Pero hay una razón para el optimismo, y está en esta sala. Las universidades de este consorcio no forman cualquier capital humano. Forman a los profesionales innovadores y emprendedores, a los que diseñarán las políticas, a los investigadores que producirán el conocimiento, a los maestros que enseñarán a los maestros, a los ciudadanos que engrandecerán la democracia. Los futuros líderes de este país se están formando hoy, en este momento, en estas aulas. Y eso no es una metáfora: muchos de ellos, probablemente, están escuchando esta noche.
Por eso esta noche no les pido que formen grandes profesionales.

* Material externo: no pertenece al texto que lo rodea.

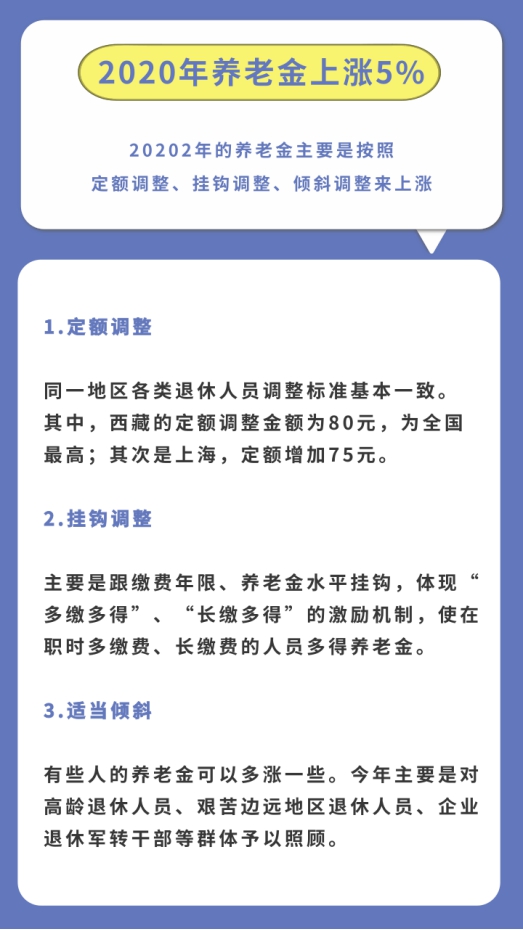 2020年养老金上涨5%

20202年的养老金主要是按照定额调整、挂钩调整、倾斜调整来上涨

1.定额调整

同一地区各类退休人员调整标准基本一致。其中，西藏的定额调整金额为80元，为全国最高；其次是上海，定额增加75元。

2.挂钩调整

主要是跟缴费年限、养老金水平挂钩，体现“多缴多得”、“长缴多得”的激励机制，使在职时多缴费、长缴费的人员多得养老金。

3.适当倾斜

有些人的养老金可以多涨一些。今年主要是对高龄退休人员、艰苦边远地区退休人员、企业退休军转干部等群体予以照顾。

Eso ustedes ya lo hacen, y lo hacen bien. Les pido algo más difícil y a la vez más valioso y noble. Que formen personas que sepan adaptarse a un mundo que no podemos predecir. Que formen personas que no le teman al esfuerzo ni a la dificultad, y busquen la excelencia. Y que formen personas capaces de buscar la verdad y defenderla.
Esa es la responsabilidad de la universidad peruana. Y en este consorcio, esa responsabilidad es mayor.
Muchas gracias.
JAIME SAAVEDRA CHANDUVÍ
Director de Desarrollo Humano para América Latina en el BANCO MUNDIAL
Ex-Ministro de Educación del Perú
Lima, 26.06.26

Imágenes: DCI – PUCP, UPCH, Consorcio de Universidades.